INSTRUCTIONS TO FOLLOW
Reproduce verbatim the stretch of the records from the line containing "At what distance, measured" through the final line of the records.

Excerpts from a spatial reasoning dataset
════════
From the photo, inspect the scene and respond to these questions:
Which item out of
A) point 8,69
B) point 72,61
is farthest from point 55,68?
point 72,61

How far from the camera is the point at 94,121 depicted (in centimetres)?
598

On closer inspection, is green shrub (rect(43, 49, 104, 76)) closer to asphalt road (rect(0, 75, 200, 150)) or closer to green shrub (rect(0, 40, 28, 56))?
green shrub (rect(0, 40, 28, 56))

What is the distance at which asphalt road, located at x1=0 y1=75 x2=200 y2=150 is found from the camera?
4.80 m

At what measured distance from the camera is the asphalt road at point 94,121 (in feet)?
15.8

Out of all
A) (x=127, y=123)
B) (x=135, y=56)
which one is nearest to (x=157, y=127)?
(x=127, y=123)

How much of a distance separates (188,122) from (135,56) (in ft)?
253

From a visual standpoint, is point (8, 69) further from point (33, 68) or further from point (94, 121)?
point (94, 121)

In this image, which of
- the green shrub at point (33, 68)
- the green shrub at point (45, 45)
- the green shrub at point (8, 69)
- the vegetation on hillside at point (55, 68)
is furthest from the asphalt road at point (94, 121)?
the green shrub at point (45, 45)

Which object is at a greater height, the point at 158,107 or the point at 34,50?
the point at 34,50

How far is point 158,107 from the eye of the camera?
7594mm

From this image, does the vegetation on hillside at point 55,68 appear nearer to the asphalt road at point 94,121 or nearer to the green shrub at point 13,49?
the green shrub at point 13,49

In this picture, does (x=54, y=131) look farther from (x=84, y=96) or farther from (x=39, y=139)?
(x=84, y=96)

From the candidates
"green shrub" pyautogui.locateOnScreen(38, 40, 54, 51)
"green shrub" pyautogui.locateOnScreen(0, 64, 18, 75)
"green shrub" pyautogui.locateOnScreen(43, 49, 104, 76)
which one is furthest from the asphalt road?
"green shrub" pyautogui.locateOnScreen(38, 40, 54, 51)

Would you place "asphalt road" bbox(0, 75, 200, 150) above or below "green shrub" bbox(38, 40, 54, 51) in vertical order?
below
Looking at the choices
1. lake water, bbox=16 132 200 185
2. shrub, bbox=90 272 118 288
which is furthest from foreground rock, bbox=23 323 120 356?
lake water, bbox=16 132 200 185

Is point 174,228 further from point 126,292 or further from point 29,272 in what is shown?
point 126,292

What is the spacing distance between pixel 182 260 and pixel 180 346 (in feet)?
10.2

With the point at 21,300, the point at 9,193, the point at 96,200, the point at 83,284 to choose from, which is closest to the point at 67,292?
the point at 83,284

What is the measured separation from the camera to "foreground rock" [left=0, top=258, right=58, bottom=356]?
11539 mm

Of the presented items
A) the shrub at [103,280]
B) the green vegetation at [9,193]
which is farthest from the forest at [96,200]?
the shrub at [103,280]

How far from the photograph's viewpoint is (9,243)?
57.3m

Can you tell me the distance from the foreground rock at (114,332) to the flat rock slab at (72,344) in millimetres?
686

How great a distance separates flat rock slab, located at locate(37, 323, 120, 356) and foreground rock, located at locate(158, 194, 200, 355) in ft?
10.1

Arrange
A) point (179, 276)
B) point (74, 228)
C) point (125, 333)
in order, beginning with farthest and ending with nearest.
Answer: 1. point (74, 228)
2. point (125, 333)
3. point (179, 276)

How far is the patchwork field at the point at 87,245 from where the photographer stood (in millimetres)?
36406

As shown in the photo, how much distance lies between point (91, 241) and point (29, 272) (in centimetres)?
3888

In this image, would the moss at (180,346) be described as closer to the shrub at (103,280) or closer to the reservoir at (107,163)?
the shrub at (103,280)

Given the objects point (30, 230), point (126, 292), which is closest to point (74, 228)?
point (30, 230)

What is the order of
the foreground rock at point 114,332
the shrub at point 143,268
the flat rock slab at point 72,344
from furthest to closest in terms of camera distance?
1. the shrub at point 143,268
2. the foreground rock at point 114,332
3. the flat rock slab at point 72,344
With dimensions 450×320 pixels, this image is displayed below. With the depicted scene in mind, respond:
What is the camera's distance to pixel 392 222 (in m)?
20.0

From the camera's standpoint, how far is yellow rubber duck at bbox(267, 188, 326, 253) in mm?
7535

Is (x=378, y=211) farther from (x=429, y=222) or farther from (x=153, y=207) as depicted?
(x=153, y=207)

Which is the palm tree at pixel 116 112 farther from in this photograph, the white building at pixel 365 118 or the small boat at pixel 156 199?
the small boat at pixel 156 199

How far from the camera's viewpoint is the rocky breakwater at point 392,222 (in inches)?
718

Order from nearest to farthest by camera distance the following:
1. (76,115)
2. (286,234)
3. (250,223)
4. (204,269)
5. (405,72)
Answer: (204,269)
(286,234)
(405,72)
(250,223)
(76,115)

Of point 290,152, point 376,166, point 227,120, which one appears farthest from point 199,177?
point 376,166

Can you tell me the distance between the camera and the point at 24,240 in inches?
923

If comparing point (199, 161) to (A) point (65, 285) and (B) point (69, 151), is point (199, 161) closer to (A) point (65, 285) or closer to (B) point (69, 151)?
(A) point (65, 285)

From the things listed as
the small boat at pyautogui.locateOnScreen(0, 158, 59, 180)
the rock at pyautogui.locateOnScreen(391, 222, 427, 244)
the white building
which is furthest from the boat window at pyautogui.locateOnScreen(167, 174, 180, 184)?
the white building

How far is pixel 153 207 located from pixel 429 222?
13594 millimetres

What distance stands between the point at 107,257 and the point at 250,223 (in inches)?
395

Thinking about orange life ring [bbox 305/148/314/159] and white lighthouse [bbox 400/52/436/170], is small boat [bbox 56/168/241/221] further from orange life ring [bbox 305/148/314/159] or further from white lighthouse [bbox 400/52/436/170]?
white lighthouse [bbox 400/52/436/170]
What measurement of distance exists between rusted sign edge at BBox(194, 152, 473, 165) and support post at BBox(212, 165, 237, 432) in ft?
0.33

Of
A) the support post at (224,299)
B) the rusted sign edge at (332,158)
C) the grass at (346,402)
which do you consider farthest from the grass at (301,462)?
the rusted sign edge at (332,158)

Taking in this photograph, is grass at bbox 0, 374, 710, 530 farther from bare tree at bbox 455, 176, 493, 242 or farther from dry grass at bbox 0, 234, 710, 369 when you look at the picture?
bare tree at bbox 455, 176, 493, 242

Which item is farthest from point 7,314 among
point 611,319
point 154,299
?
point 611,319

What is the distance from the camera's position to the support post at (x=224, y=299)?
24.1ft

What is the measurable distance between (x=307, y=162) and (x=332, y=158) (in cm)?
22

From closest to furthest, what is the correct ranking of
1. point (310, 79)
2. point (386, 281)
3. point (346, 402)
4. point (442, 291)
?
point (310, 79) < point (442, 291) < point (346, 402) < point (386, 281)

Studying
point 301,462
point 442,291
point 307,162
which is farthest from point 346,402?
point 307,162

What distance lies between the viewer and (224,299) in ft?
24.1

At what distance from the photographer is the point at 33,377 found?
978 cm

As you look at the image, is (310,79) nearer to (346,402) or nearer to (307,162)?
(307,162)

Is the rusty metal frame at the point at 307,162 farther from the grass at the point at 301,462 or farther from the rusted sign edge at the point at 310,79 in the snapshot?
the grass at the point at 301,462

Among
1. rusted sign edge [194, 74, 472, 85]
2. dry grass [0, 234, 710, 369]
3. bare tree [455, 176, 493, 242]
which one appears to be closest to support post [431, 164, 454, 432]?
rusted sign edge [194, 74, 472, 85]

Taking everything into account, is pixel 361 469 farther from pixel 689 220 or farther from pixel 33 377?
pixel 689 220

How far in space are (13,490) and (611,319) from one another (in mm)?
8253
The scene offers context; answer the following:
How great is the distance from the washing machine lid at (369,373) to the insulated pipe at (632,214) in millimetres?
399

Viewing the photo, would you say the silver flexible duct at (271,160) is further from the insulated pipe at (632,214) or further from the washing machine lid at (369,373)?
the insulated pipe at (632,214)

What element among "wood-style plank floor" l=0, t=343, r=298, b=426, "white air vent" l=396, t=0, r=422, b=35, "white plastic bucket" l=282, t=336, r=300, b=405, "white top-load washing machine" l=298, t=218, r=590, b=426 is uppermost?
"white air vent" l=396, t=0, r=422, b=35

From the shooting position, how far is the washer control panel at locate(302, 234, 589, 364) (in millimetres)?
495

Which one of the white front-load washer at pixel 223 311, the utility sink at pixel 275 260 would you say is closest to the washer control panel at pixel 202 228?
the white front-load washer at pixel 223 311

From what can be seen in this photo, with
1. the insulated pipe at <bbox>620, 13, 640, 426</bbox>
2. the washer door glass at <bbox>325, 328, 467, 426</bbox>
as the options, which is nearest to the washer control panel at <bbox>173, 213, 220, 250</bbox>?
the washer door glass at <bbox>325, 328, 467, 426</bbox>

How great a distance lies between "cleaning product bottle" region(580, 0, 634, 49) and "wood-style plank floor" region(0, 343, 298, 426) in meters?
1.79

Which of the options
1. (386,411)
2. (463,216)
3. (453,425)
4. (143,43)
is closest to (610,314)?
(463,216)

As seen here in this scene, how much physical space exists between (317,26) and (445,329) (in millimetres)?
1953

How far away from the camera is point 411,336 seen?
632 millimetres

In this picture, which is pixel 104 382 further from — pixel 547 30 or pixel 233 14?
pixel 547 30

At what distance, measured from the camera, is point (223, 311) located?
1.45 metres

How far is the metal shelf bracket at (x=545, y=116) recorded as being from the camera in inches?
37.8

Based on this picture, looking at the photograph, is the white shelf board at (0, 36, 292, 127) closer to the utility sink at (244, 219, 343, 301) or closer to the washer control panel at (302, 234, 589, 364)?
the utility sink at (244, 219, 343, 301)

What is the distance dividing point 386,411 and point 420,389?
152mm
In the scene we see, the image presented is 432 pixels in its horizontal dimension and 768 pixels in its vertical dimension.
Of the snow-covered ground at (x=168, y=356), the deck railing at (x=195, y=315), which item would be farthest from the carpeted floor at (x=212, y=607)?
════════
EXERCISE ANSWER
At what distance, measured from the camera, is point (223, 311) located?
1.45 metres

How far is the metal shelf bracket at (x=545, y=116) recorded as being from the camera in inches?
37.8

Based on this picture, looking at the photograph, is the white shelf board at (0, 36, 292, 127) closer to the utility sink at (244, 219, 343, 301) or closer to the washer control panel at (302, 234, 589, 364)?
the utility sink at (244, 219, 343, 301)

What is the distance dividing point 386,411 and point 420,389?
152mm
In the scene we see, the image presented is 432 pixels in its horizontal dimension and 768 pixels in its vertical dimension.
Of the snow-covered ground at (x=168, y=356), the deck railing at (x=195, y=315), which item would be farthest from the carpeted floor at (x=212, y=607)?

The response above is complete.